The reason why predict
does not provide standard errors
and thus confidence intervals for a nls
object is that the
estimated expected response is not a linear function of the
model parameters in a nonlinear model. The nlsint
function
uses what is called the delta method to come up with an
approximate standard error. We will discuss the delta method later.
The nlsint
function is also useful for plotting
confidence and/or prediction intervals.
d <- expand.grid(supp = c("OJ", "VC"), dose = seq(0, 2.25, length = 100))

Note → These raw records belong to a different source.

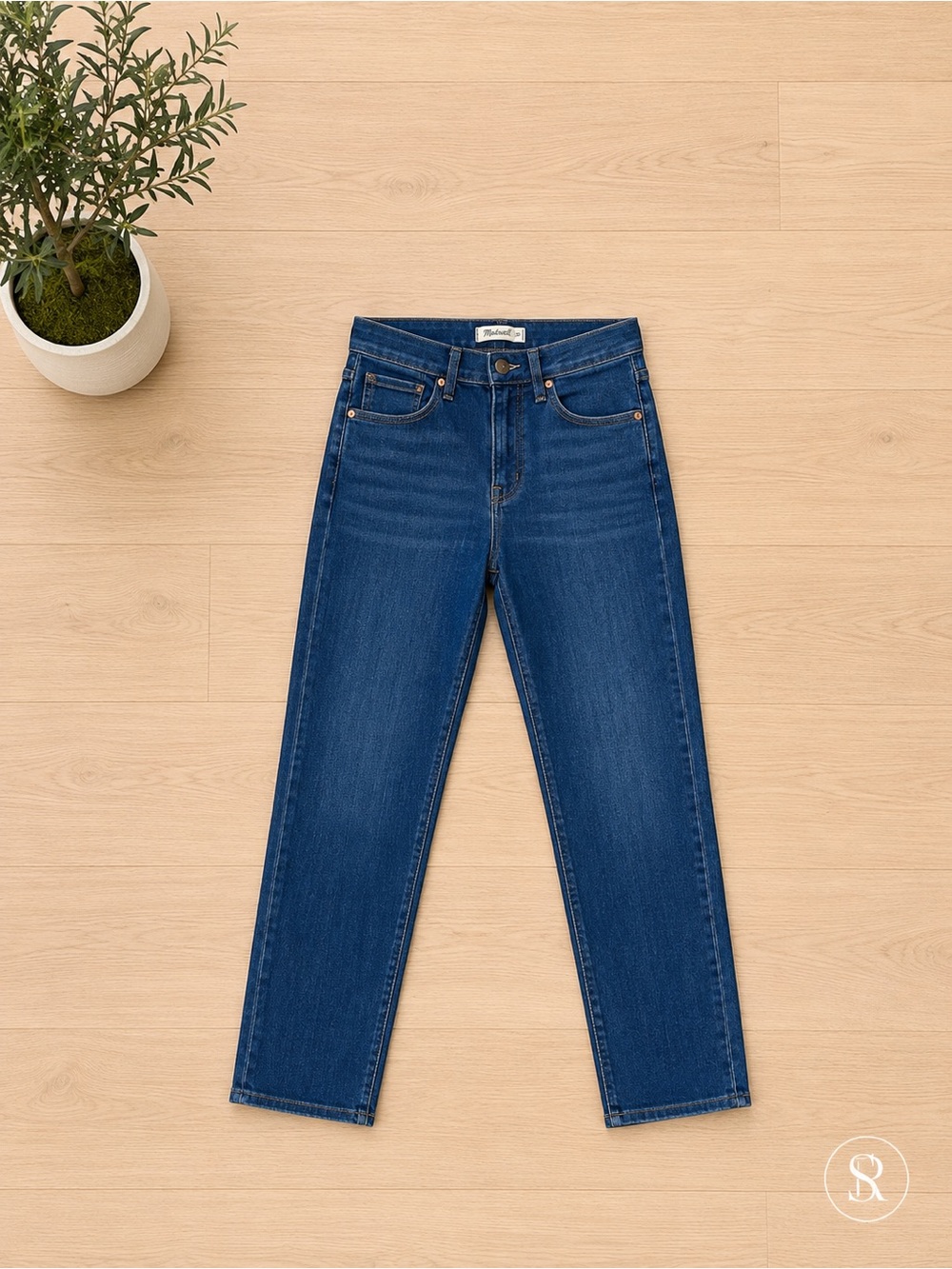 Madewell Stovepipe Jeans US 2 26 Dark Wash Straight Leg Denim MSRP $148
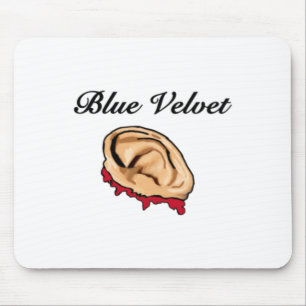 Blue Velvet Movie Ear Art Sticker Mousepad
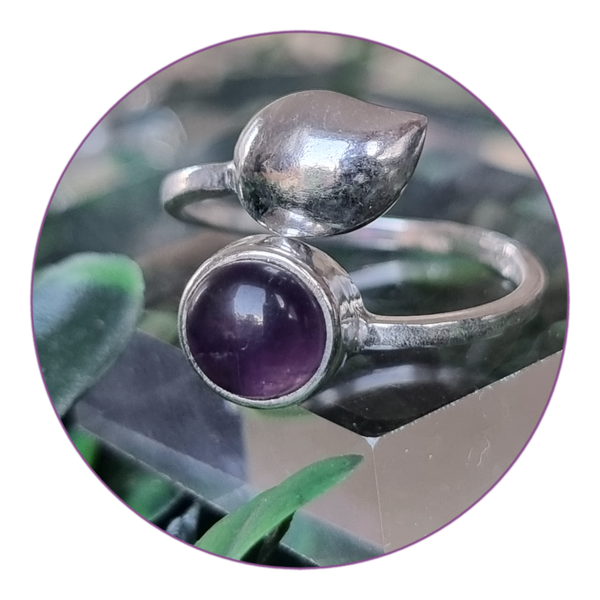 Améthyste Bague Argent massif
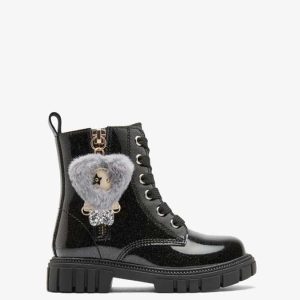 Παιδικά μποτάκια, Conguitos, Military Boots Charm Plush, Black, Famous kids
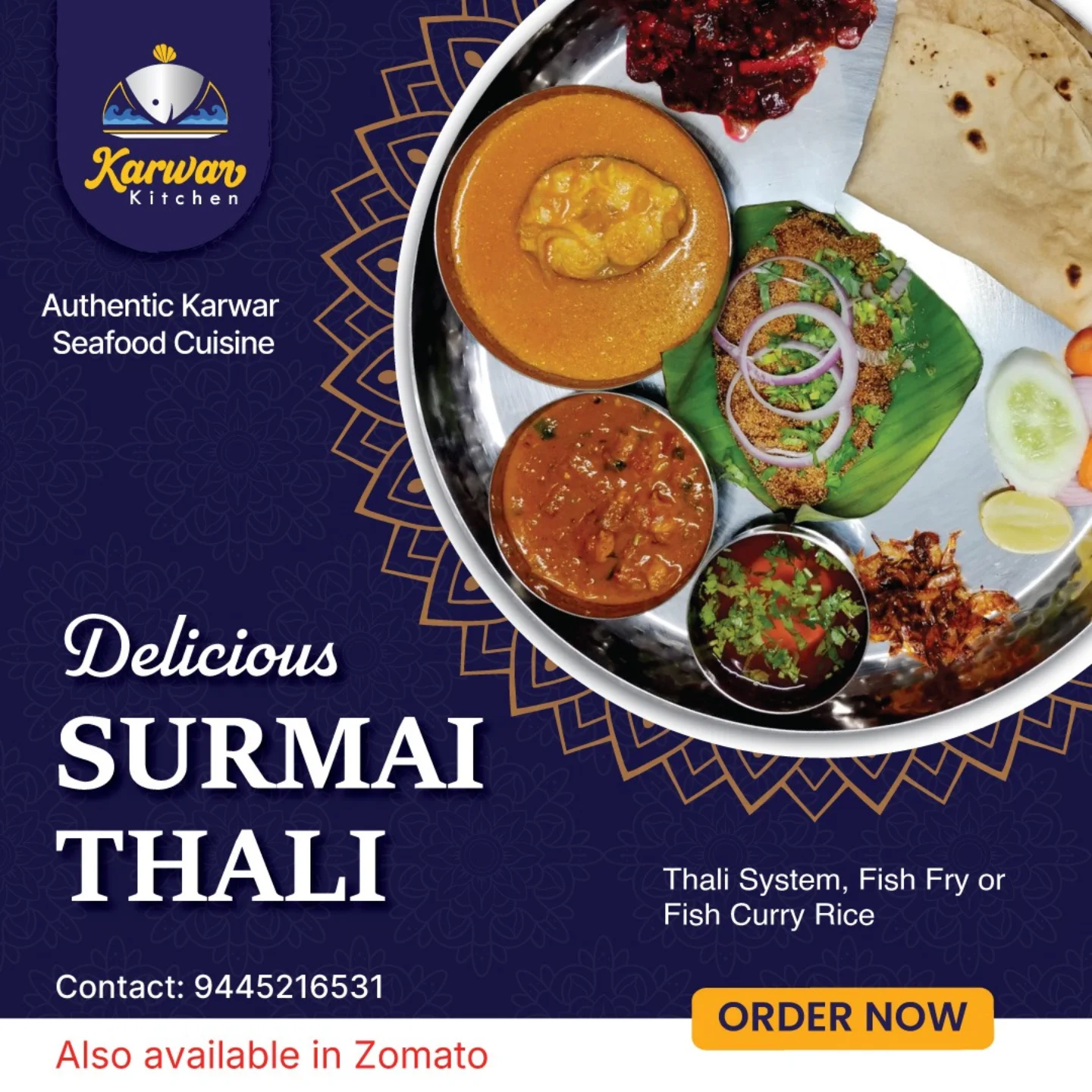 Authentic Karwar Surmai Thali... - Karwar kitchen Vimannagar | Facebook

d <- cbind(d, nlsint(m, newdata = d))
p <- ggplot(ToothGrowth, aes(x = dose, y = len)) +
geom_point() + facet_wrap(~ supp) + theme_minimal() +
geom_line(aes(y = fit), data = d) +
geom_ribbon(aes(x = dose, ymin = lwr, ymax = upr, y = NULL),
alpha = 0.25, data = d) +
labs(x = "Dose (mg/day)", y = "Odontoblast Length")
plot(p)
d <- expand.grid(supp = c("OJ", "VC"), dose = seq(0, 2.25, length = 100))
d <- cbind(d, nlsint(m, newdata = d, interval = "prediction"))
p <- p + geom_ribbon(aes(x = dose, ymin = lwr, ymax = upr, y = NULL),
alpha = 0.25, data = d)
plot(p)